Dataset entries:
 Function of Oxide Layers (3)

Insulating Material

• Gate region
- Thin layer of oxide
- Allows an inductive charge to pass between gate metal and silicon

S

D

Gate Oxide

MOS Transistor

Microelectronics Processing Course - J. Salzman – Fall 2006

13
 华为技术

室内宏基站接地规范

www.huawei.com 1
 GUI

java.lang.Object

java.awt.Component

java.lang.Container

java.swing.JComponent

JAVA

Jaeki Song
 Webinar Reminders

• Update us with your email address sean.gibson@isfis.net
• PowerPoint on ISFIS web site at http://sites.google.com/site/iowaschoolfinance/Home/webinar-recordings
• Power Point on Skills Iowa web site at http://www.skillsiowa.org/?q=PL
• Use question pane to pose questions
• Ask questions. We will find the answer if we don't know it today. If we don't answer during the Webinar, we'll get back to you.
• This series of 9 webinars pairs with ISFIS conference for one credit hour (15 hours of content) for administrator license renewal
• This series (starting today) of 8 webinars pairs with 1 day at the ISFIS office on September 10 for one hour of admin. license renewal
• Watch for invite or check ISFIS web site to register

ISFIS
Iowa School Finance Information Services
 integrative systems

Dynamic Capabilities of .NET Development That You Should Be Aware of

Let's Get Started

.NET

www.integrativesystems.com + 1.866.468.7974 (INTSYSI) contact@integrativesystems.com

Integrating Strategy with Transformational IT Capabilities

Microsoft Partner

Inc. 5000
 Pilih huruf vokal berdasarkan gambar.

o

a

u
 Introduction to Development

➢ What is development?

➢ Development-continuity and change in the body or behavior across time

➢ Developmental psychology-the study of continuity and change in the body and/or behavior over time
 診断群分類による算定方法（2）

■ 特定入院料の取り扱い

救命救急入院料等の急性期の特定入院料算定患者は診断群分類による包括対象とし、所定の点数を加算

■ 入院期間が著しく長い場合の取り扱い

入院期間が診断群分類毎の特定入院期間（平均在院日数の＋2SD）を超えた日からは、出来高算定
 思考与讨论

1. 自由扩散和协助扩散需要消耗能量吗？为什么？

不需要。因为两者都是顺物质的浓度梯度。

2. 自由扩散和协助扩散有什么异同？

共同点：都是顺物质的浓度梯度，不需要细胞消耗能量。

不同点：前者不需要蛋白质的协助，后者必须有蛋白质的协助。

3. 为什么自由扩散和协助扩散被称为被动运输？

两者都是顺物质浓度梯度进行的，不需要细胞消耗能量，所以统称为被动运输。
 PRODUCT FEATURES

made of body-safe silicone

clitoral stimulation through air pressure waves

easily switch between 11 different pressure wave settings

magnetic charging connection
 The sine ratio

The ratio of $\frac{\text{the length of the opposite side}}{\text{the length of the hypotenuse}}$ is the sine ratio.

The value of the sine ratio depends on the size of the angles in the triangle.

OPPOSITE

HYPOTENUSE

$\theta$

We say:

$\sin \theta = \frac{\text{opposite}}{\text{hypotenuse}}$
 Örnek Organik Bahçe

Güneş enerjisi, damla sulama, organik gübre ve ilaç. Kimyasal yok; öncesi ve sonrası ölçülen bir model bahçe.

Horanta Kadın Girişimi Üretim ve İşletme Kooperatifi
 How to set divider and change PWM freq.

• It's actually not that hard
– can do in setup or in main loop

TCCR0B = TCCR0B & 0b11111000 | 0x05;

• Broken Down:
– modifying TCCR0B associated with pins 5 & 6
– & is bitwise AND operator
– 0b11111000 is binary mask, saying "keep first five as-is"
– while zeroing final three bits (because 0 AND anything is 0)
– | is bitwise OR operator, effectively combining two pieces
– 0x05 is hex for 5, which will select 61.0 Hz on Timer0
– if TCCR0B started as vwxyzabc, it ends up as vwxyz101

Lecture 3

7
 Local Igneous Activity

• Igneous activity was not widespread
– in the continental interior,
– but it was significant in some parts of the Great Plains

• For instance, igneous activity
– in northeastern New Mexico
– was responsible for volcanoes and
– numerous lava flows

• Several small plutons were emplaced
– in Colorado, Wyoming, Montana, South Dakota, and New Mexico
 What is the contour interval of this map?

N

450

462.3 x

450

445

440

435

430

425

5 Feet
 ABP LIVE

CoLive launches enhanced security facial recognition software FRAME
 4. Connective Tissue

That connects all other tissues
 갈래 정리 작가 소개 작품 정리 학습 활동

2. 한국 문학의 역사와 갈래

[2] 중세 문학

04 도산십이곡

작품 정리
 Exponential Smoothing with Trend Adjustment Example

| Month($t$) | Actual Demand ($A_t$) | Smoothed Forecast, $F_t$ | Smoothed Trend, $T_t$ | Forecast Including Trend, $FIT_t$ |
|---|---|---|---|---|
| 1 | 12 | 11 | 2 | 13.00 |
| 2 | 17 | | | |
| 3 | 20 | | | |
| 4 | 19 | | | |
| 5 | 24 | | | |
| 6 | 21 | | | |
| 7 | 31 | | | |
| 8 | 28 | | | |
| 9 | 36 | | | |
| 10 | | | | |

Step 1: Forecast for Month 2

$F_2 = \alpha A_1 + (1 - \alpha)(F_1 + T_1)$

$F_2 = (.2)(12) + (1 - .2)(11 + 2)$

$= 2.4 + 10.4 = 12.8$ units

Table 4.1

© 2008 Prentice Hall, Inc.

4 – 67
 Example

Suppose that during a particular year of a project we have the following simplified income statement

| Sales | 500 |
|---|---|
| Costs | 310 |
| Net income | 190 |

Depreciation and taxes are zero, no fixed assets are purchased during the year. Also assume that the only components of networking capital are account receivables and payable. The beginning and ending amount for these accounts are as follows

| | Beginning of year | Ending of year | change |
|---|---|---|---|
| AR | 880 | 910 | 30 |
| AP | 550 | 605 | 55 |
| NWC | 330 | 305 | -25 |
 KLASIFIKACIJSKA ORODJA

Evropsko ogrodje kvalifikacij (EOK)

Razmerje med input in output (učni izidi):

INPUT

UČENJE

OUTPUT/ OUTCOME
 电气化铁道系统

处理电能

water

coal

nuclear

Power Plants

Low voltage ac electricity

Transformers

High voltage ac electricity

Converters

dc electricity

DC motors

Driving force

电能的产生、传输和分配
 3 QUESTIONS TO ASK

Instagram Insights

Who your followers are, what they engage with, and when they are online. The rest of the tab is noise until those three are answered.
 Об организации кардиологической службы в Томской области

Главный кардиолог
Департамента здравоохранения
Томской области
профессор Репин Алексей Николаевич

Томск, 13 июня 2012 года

Activity: To complete the exercise, print all of the entries exactly.

Solved problem:
 Function of Oxide Layers (3)

Insulating Material

• Gate region
- Thin layer of oxide
- Allows an inductive charge to pass between gate metal and silicon

S

D

Gate Oxide

MOS Transistor

Microelectronics Processing Course - J. Salzman – Fall 2006

13
 华为技术

室内宏基站接地规范

www.huawei.com 1
 GUI

java.lang.Object

java.awt.Component

java.lang.Container

java.swing.JComponent

JAVA

Jaeki Song
 Webinar Reminders

• Update us with your email address sean.gibson@isfis.net
• PowerPoint on ISFIS web site at http://sites.google.com/site/iowaschoolfinance/Home/webinar-recordings
• Power Point on Skills Iowa web site at http://www.skillsiowa.org/?q=PL
• Use question pane to pose questions
• Ask questions. We will find the answer if we don't know it today. If we don't answer during the Webinar, we'll get back to you.
• This series of 9 webinars pairs with ISFIS conference for one credit hour (15 hours of content) for administrator license renewal
• This series (starting today) of 8 webinars pairs with 1 day at the ISFIS office on September 10 for one hour of admin. license renewal
• Watch for invite or check ISFIS web site to register

ISFIS
Iowa School Finance Information Services
 integrative systems

Dynamic Capabilities of .NET Development That You Should Be Aware of

Let's Get Started

.NET

www.integrativesystems.com + 1.866.468.7974 (INTSYSI) contact@integrativesystems.com

Integrating Strategy with Transformational IT Capabilities

Microsoft Partner

Inc. 5000
 Pilih huruf vokal berdasarkan gambar.

o

a

u
 Introduction to Development

➢ What is development?

➢ Development-continuity and change in the body or behavior across time

➢ Developmental psychology-the study of continuity and change in the body and/or behavior over time
 診断群分類による算定方法（2）

■ 特定入院料の取り扱い

救命救急入院料等の急性期の特定入院料算定患者は診断群分類による包括対象とし、所定の点数を加算

■ 入院期間が著しく長い場合の取り扱い

入院期間が診断群分類毎の特定入院期間（平均在院日数の＋2SD）を超えた日からは、出来高算定
 思考与讨论

1. 自由扩散和协助扩散需要消耗能量吗？为什么？

不需要。因为两者都是顺物质的浓度梯度。

2. 自由扩散和协助扩散有什么异同？

共同点：都是顺物质的浓度梯度，不需要细胞消耗能量。

不同点：前者不需要蛋白质的协助，后者必须有蛋白质的协助。

3. 为什么自由扩散和协助扩散被称为被动运输？

两者都是顺物质浓度梯度进行的，不需要细胞消耗能量，所以统称为被动运输。
 PRODUCT FEATURES

made of body-safe silicone

clitoral stimulation through air pressure waves

easily switch between 11 different pressure wave settings

magnetic charging connection
 The sine ratio

The ratio of $\frac{\text{the length of the opposite side}}{\text{the length of the hypotenuse}}$ is the sine ratio.

The value of the sine ratio depends on the size of the angles in the triangle.

OPPOSITE

HYPOTENUSE

$\theta$

We say:

$\sin \theta = \frac{\text{opposite}}{\text{hypotenuse}}$
 Örnek Organik Bahçe

Güneş enerjisi, damla sulama, organik gübre ve ilaç. Kimyasal yok; öncesi ve sonrası ölçülen bir model bahçe.

Horanta Kadın Girişimi Üretim ve İşletme Kooperatifi
 How to set divider and change PWM freq.

• It's actually not that hard
– can do in setup or in main loop

TCCR0B = TCCR0B & 0b11111000 | 0x05;

• Broken Down:
– modifying TCCR0B associated with pins 5 & 6
– & is bitwise AND operator
– 0b11111000 is binary mask, saying "keep first five as-is"
– while zeroing final three bits (because 0 AND anything is 0)
– | is bitwise OR operator, effectively combining two pieces
– 0x05 is hex for 5, which will select 61.0 Hz on Timer0
– if TCCR0B started as vwxyzabc, it ends up as vwxyz101

Lecture 3

7
 Local Igneous Activity

• Igneous activity was not widespread
– in the continental interior,
– but it was significant in some parts of the Great Plains

• For instance, igneous activity
– in northeastern New Mexico
– was responsible for volcanoes and
– numerous lava flows

• Several small plutons were emplaced
– in Colorado, Wyoming, Montana, South Dakota, and New Mexico
 What is the contour interval of this map?

N

450

462.3 x

450

445

440

435

430

425

5 Feet
 ABP LIVE

CoLive launches enhanced security facial recognition software FRAME
 4. Connective Tissue

That connects all other tissues
 갈래 정리 작가 소개 작품 정리 학습 활동

2. 한국 문학의 역사와 갈래

[2] 중세 문학

04 도산십이곡

작품 정리
 Exponential Smoothing with Trend Adjustment Example

| Month($t$) | Actual Demand ($A_t$) | Smoothed Forecast, $F_t$ | Smoothed Trend, $T_t$ | Forecast Including Trend, $FIT_t$ |
|---|---|---|---|---|
| 1 | 12 | 11 | 2 | 13.00 |
| 2 | 17 | | | |
| 3 | 20 | | | |
| 4 | 19 | | | |
| 5 | 24 | | | |
| 6 | 21 | | | |
| 7 | 31 | | | |
| 8 | 28 | | | |
| 9 | 36 | | | |
| 10 | | | | |

Step 1: Forecast for Month 2

$F_2 = \alpha A_1 + (1 - \alpha)(F_1 + T_1)$

$F_2 = (.2)(12) + (1 - .2)(11 + 2)$

$= 2.4 + 10.4 = 12.8$ units

Table 4.1

© 2008 Prentice Hall, Inc.

4 – 67
 Example

Suppose that during a particular year of a project we have the following simplified income statement

| Sales | 500 |
|---|---|
| Costs | 310 |
| Net income | 190 |

Depreciation and taxes are zero, no fixed assets are purchased during the year. Also assume that the only components of networking capital are account receivables and payable. The beginning and ending amount for these accounts are as follows

| | Beginning of year | Ending of year | change |
|---|---|---|---|
| AR | 880 | 910 | 30 |
| AP | 550 | 605 | 55 |
| NWC | 330 | 305 | -25 |
 KLASIFIKACIJSKA ORODJA

Evropsko ogrodje kvalifikacij (EOK)

Razmerje med input in output (učni izidi):

INPUT

UČENJE

OUTPUT/ OUTCOME
 电气化铁道系统

处理电能

water

coal

nuclear

Power Plants

Low voltage ac electricity

Transformers

High voltage ac electricity

Converters

dc electricity

DC motors

Driving force

电能的产生、传输和分配
 3 QUESTIONS TO ASK

Instagram Insights

Who your followers are, what they engage with, and when they are online. The rest of the tab is noise until those three are answered.
 Об организации кардиологической службы в Томской области

Главный кардиолог
Департамента здравоохранения
Томской области
профессор Репин Алексей Николаевич

Томск, 13 июня 2012 года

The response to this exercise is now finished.